I’ve been thinking about Vivian Gornick’s suggestion: In a Bernard Malamud story, the situation is more important than plot — the situation is the story.
I’d say “The First Seven Years” is an example. I’d say this is a situation, rather than a plot:
Feld, a shoemaker, runs his shop with Sobel, a refugee who is conscientious, faithful and honest. Sobel seems to want little from Feld.
But Feld has a daughter, Miriam, 19, and when Feld encourages a nice college boy to ask Miriam out, Sobel finds out and erupts.
Sobel was 30 when he arrived in New York, having just escaped the Nazis. Miriam was then 14. Sobel let her borrow his books and talked with her when she asked questions. He’d been waiting for her to grow up. In a way that Feld couldn’t see, Sobel loved Miriam.

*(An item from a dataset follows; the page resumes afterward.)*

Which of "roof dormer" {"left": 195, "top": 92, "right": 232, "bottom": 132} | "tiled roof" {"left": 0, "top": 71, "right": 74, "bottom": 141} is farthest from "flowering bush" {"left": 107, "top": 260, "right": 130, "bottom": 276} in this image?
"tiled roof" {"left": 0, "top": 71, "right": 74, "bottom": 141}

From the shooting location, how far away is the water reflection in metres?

But the situation is in plain sight, even if the characters can’t see it. When Feld asks the nice college boy to call on his daughter, he takes the young man into the backroom, and they wait for the sound of Sobel’s hammer to resume its pounding before talking.
• Sources: Bernard Malamud, The Complete Stories; New York: The Noonday Press, 1998, pp. 69-78.
For the original note on Vivian Gornick’s comment, see “One favorite writer speaks of another,” March 17, 2024.
For the biblical story of Jacob working for his beloved Rachel, see Genesis, chapter 29.